Suppose we have a simple player application whose state diagram looks like following.

Figure: Player State Machine Application

 

The following sample shows the way to hook dialog messages and dispatch external events to Player state machine application.  Declare an application thread context.  When the dialog opens, initialize the state machine engine in the thread context through SmeInitEngine().  In the Windows’ edition of state machine engine, this function will automatically initialize the given thread context with the following information implicitly:

 

1) SmeSetExtEventOprProc() to setup external event handling functions through Windows API GetMessage(), PostThreadMessage().

2) SmeSetMemOprProc() to setup dynamic memory management functions through new, delete operators.

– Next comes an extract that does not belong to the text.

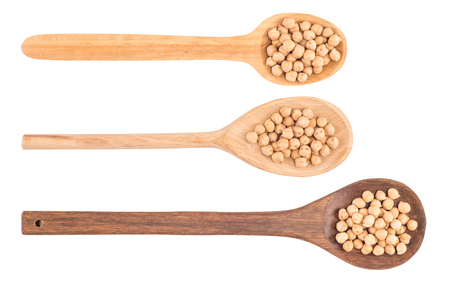 uncooked chickpeas in wooden spoon on white background. Top view. Stock Photo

3) SmeSetTlsProc() to setup thread local storage procedure functions through Windows API TlsGetValue(), TlsSetValue().

 

It then hooks the dialog messages.  Activate the Player application in the application thread.  If an external event triggers, call the MfcPostExtIntEventToWnd() function to post an external event to dialog.  This function will post WM_EXT_EVNET_ID Windows message to the dialog.

 

#define WM_EXT_EVENT_ID      (0xBFFF)

 

When the state machine engine receives this message, translate this message to an external event and dispatch it to the destination application port if it is not null.  Otherwise, dispatch it to all active applications which run in the same application thread context.

 

// The application thread context. 
SME_THREAD_CONTEXT_T g_AppThreadContext; 
// Declare the Player state machine application variable. 
SME_DEC_EXT_APP_VAR(Player); 
 
BOOL CSamplePlayerMfcDlg::OnInitDialog() 
{ 
   CDialog::OnInitDialog(); 
    
   .... 
   // Initialize engine. 
   g_AppThreadContext.nAppThreadID = 0; 
   SmeInitEngine(&g_AppThreadContext); 
   // Hook dialog message. 
   MfcHookWnd(GetSafeHwnd()); 
   SmeActivateApp(&SME_GET_APP_VAR(Player),NULL); 
} 
 
void CSamplePlayerMfcDlg::OnButtonPower() 
{ 
   MfcSendExtIntEventToWnd(EXT_EVENT_ID_POWER, 0, 0, NULL, GetSafeHwnd()); 
} 
 
void CSamplePlayerMfcDlg::OnButtonPause() 
{ 
   // TODO: Add your control notification handler code here 
   MfcSendExtIntEventToWnd(EXT_EVENT_ID_PAUSE_RESUME, 0, 0, NULL, GetSafeHwnd()); 
} 

Download Source

 

Interested by the subject

You may download more information at http://www.intelliwizard.com/ the official site -the UML IntelliWizard open source project (4).  You can get the source code for this article at /download/869/StateWizard.zip

 

References

[1] [Computer Networks, Andrew S.Tanenbaum].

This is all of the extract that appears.